El Chorrillo, 11 de junio de 2020
Notas para un diario de fin de
jornada tras un par de días de vagar por
Bajé del collado Ventana al trote y cuando llegué al coche las piernas me temblaban de excitación. Era la vuelta a la normalidad, a las trotadas, al vagar tranquilo entre los peñascos de nuestra sierra, a comprobar que las piernas, aunque faltas de entrenamiento, sostienen bien. Después de lavarme un poco en el riachuelo cercano, llamé a Antonio.

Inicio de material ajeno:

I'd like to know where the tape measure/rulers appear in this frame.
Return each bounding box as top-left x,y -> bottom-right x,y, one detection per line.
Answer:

Quedamos en una terraza de Manzanares el Real. A Antonio no lo conocía hace unos meses, coincidimos casualmente en FB y tirando de la cuerda de los recuerdos encontramos en seguida algún puñado de amigos comunes en el ambiente de la montaña. Fue el comienzo para que ahora nos podamos reunir de vez en cuando alrededor de una cerveza para charlar de lo divino o de lo humano.
Con Antonio me encuentro a gusto porque compartimos universos similares, pero sobre todo admiro en él su agudo sentido crítico, la posibilidad de hablar sobre cualquier tema, estemos o no de acuerdo, con la certeza de que ninguno de los dos vamos a estar recitando las ideas de otros o los términos de algún artículo que hayamos leído en el periódico de la mañana. Esa hartura de tener que razonar continuamente sobre las evidencias está ausente en nuestra conversación. Me gusta conversar, creo que se trata de uno de los placeres que más aprecio, pero me aburre soberanamente hablar con alguien que repite esquemas aprendidos y a los que difícilmente se les ve una idea original en sus apreciaciones. Esta diptopía en la que poco a poco vamos entrando, cada vez se va apareciendo más a esa línea de pensamiento en que las personas dejan de ser ellas mismas para hacerse portavoces de esto o de lo otro; se es del Barcelona, se es del Atleti, se es de Vox, se es del PP, o se es de Podemos, tanto monta. En una situación así para qué coño va a intentar uno razonar con alguien. Cada vez nos adentramos más en un mundo de sordos y de lo ya sabido. A él le contaba mi experiencia de la noche, la emoción de volver a la soledad de los vivacs improvisados en cualquier rincón entre los peñascos. Nos despedimos con los gestos de los tiempos que corren, abrazos en la distancia.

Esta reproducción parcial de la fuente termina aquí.